1. Salimul Aqidah (aqidahnya
bersih)
Akidah
adalah asas dari amal.Amal-amal yang baik dan diridhai Allah lahir dari aqidah
yang bersih. Dari sini akan lahir pribadi-pribadi yang memiliki jiwa merdeka,
keberanian yang tinggi, dan ketenangan. Sebab, tak ada ikatan dunia yang mampu
membelenggunya, kecuali ikatan kepada Allah swt. Seorang kader dakwah yang baik
akan selalu menjaga kemurnian aqidahnya dengan memperhatikan amalan-amalan yang
bisa mencederai keimanan dan mendatangkan kemusyrikan. Sebaliknya, selalu
berusaha melakukan amalan-amalan yang senantiasa meningkatkan keimanan dan
ketakwaan kepada Allah swt.
Aplikasi:
Senantiasa bertaqorrub (menjalin hubungan) dengan Allah, ikhlas dalam setiap
amal, mengingat hari akhir dan bersiap diri menghadapinya, melaksanakan ibadah
wajib dan sunnah, dzikrullah di setiap waktu dan keadaan, menjauhi praktik yang
membawa pada kemusyrikan. Dengan aqidah yang bersih, seorang
muslim akan memiliki ikatan yang kuat kepada Allah Swt dan dengan ikatan yang
kuat itu dia tidak akan menyimpang dari jalan dan ketentuan-ketentuan-Nya.
Dengan kebersihan dan kemantapan aqidah, seorang muslim akan menyerahkan segala
perbuatannya kepada Allah sebagaimana firman-Nya yang artinya:Sesungguhnya
shalatku, ibadahku, hidup dan matiku, semua bagi Allah Tuhan semesta alam (QS
6:162).
-.-.-
## SOAL UNTUK DIJAWAB:
1. Tuliskan semua amalan yang tercantum di bawah "Aplikasi:" dalam bacaan tentang Salimul Aqidah.
2. Apakah setiap pernyataan berikut sesuai dengan bacaan tentang Salimul Aqidah? Jawab ya atau tidak, lalu kutip kata-kata bacaan yang menentukan.
(a) Akidah merupakan asas dari amal.
(b) Pribadi yang lahir dari akidah yang bersih memiliki jiwa merdeka, keberanian yang tinggi, dan ketenangan.
(c) Ikatan dunia mampu membelenggu pribadi yang berakidah bersih.
Bahan yang disertakan tidak berkaitan dengan bacaan di atas.

## BAHAN YANG DISEDIAKAN:
-.-.-
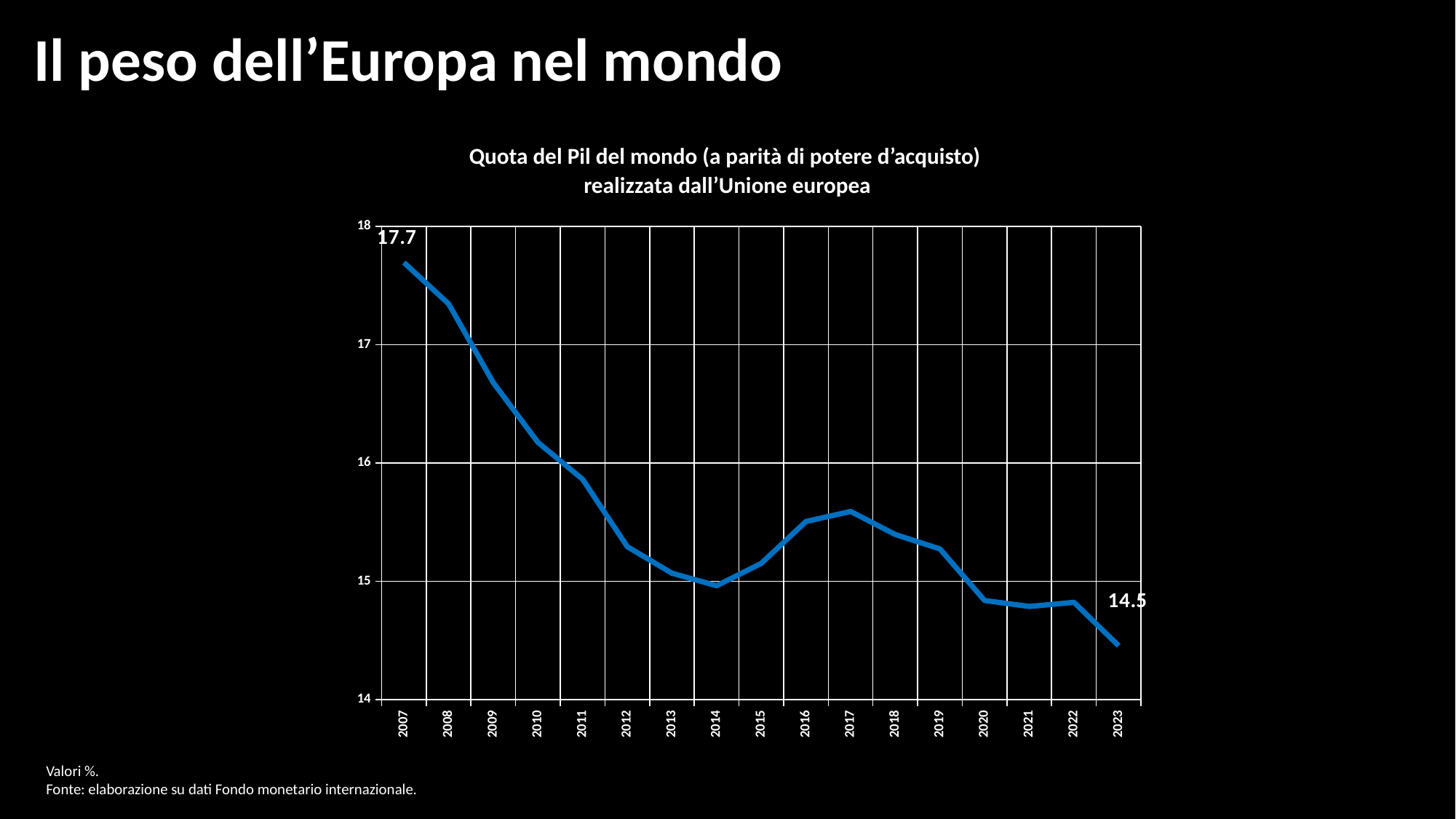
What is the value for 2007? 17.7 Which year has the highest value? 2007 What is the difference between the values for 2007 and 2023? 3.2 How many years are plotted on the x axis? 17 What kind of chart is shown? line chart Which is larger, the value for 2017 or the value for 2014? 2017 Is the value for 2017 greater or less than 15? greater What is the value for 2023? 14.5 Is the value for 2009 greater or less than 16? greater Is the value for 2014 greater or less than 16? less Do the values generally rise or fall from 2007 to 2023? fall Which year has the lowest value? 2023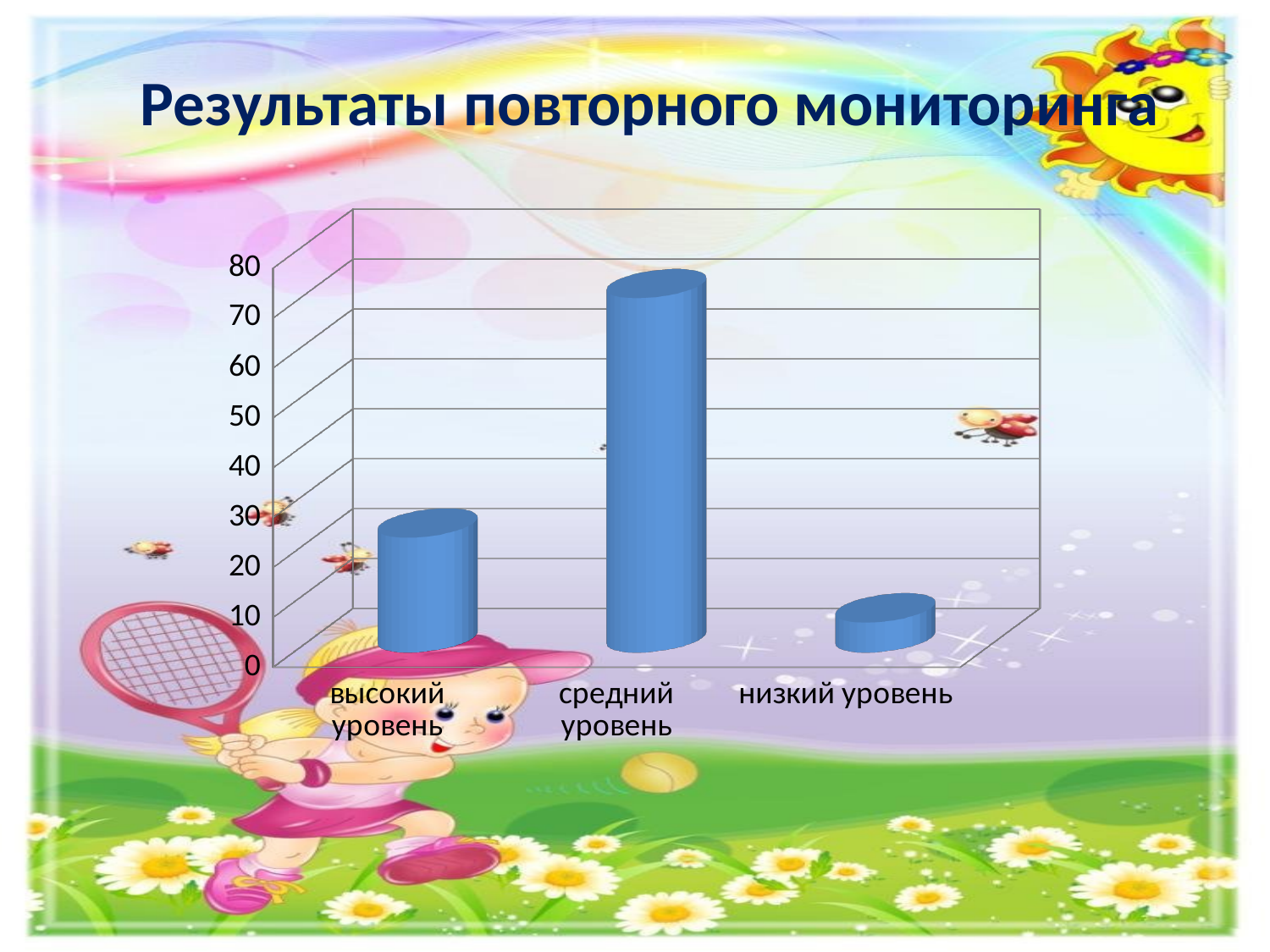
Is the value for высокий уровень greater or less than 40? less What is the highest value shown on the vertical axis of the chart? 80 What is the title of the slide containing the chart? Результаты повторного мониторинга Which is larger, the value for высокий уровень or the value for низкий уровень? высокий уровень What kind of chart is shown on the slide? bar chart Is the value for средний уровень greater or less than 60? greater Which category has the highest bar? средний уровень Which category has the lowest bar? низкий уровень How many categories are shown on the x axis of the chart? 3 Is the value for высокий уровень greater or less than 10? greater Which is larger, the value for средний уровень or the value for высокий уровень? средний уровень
-.-.-
## JAWABAN PER NOMOR:
1.
- Senantiasa bertaqorrub (menjalin hubungan) dengan Allah
- Ikhlas dalam setiap amal
- Mengingat hari akhir dan bersiap diri menghadapinya
- Melaksanakan ibadah wajib dan sunnah
- Dzikrullah di setiap waktu dan keadaan
- Menjauhi praktik yang membawa pada kemusyrikan

2.
(a) Ya: "Akidah adalah asas dari amal."
(b) Ya: "Dari sini akan lahir pribadi-pribadi yang memiliki jiwa merdeka, keberanian yang tinggi, dan ketenangan."
(c) Tidak: "tak ada ikatan dunia yang mampu membelenggunya, kecuali ikatan kepada Allah swt."